Stated goal >>
Please swap every "weathered rock face" in the data below for "worn rock surface", keeping all else unchanged. Leave the pictures out of your answer.

Records supplied >>
----------
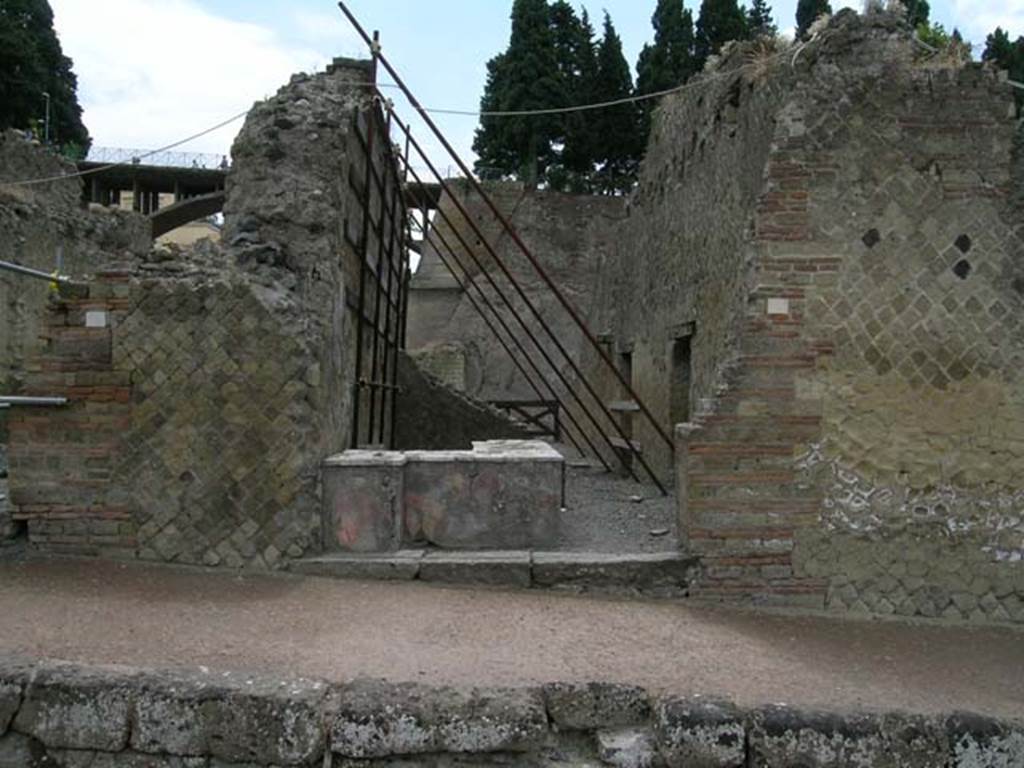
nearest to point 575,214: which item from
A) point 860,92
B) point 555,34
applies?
point 555,34

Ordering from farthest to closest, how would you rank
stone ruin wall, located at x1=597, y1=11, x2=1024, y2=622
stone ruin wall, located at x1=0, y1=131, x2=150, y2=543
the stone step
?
stone ruin wall, located at x1=0, y1=131, x2=150, y2=543 < the stone step < stone ruin wall, located at x1=597, y1=11, x2=1024, y2=622

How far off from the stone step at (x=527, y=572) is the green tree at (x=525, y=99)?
963 inches

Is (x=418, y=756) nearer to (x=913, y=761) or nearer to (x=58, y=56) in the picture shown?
(x=913, y=761)

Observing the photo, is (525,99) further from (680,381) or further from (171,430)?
(171,430)

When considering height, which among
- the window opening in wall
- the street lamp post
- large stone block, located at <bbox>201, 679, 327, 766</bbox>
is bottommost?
large stone block, located at <bbox>201, 679, 327, 766</bbox>

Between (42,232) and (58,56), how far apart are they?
1066 inches

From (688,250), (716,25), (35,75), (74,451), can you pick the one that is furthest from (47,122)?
(74,451)

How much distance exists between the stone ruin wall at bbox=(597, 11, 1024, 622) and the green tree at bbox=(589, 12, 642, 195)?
23.5 metres

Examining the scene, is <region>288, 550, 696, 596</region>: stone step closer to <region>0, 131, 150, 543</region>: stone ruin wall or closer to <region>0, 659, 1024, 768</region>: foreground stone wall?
<region>0, 659, 1024, 768</region>: foreground stone wall

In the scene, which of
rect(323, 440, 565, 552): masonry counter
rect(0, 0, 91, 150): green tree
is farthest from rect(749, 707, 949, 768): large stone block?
rect(0, 0, 91, 150): green tree

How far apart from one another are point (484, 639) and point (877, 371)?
3.10 m

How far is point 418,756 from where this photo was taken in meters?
3.73

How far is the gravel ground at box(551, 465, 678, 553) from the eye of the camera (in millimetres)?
6434

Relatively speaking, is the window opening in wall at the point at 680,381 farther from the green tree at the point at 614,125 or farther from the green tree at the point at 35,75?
the green tree at the point at 35,75
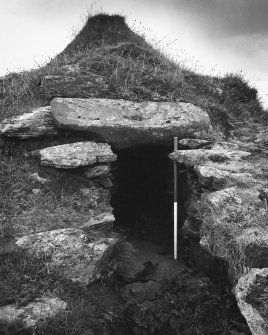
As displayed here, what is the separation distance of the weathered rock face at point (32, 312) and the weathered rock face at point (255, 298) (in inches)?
100

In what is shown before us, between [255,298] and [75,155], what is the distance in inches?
196

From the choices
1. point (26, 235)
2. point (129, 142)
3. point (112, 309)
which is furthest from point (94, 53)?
point (112, 309)

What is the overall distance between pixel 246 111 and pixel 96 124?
538 cm

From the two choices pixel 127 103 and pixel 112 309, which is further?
pixel 127 103

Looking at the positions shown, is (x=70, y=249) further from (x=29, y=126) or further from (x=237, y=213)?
(x=29, y=126)

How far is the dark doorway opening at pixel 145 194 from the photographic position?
37.0 feet

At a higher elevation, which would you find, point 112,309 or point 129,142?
point 129,142

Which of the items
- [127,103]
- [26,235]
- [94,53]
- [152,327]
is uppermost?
[94,53]

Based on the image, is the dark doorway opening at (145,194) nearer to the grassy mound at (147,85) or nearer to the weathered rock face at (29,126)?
----------
Response for this exercise >>
nearest to point 575,214: which item from
A) point 860,92
B) point 555,34
applies?
point 555,34

Ordering from farthest to closest, how would you rank
stone ruin wall, located at x1=597, y1=11, x2=1024, y2=622
stone ruin wall, located at x1=0, y1=131, x2=150, y2=543
the stone step
?
stone ruin wall, located at x1=0, y1=131, x2=150, y2=543 < the stone step < stone ruin wall, located at x1=597, y1=11, x2=1024, y2=622

How far off from the stone step at (x=527, y=572) is the green tree at (x=525, y=99)?
963 inches

Is (x=418, y=756) nearer to (x=913, y=761) or nearer to (x=58, y=56) in the picture shown?
(x=913, y=761)

Observing the photo, is (525,99) further from (680,381) or further from (171,430)?
(171,430)

When considering height, which among
- the window opening in wall
- the street lamp post
- large stone block, located at <bbox>201, 679, 327, 766</bbox>
is bottommost?
large stone block, located at <bbox>201, 679, 327, 766</bbox>

Between (42,232) and (58,56), how far apart are they?
1066 inches

From (688,250), (716,25), (35,75), (74,451), can you pick the one that is furthest from (47,122)?
(74,451)

How much distance exists between the stone ruin wall at bbox=(597, 11, 1024, 622) and the green tree at bbox=(589, 12, 642, 195)?
23.5 metres

Examining the scene, is <region>288, 550, 696, 596</region>: stone step closer to <region>0, 131, 150, 543</region>: stone ruin wall or closer to <region>0, 659, 1024, 768</region>: foreground stone wall?
<region>0, 659, 1024, 768</region>: foreground stone wall

In the scene, which of
rect(323, 440, 565, 552): masonry counter
rect(0, 0, 91, 150): green tree
is farthest from rect(749, 707, 949, 768): large stone block?
rect(0, 0, 91, 150): green tree

How far apart from one another are point (484, 639) and point (877, 371)?
3.10 m

How far is point 418,756 from where this photo was taken in meters?
3.73

How far is the gravel ground at box(551, 465, 678, 553) from the eye of the camera (in millimetres)?
6434

Relatively speaking, is the window opening in wall at the point at 680,381 farther from the green tree at the point at 614,125 or farther from the green tree at the point at 35,75?
the green tree at the point at 35,75
As displayed here, what is the separation distance of the worn rock surface at point (32, 312) and the worn rock surface at point (255, 298) (in inches)?
100

In what is shown before us, between [255,298] and [75,155], what is the distance in inches?
196

From the choices
1. point (26, 235)
2. point (129, 142)
3. point (112, 309)
which is furthest from point (94, 53)?
point (112, 309)

What is the overall distance between pixel 246 111 and pixel 96 124?
538 cm

From the two choices pixel 127 103 and pixel 112 309, which is further?
pixel 127 103

Looking at the positions shown, is (x=70, y=249) further from (x=29, y=126) or further from (x=237, y=213)?
(x=29, y=126)

How far is the dark doorway opening at pixel 145 194 from the photographic position?
37.0 feet

At a higher elevation, which would you find, point 112,309 or point 129,142?
point 129,142

Which of the items
- [127,103]
- [26,235]
- [94,53]
- [152,327]
is uppermost?
[94,53]

Based on the image, is the dark doorway opening at (145,194) nearer to the grassy mound at (147,85) or nearer to the worn rock surface at (29,126)?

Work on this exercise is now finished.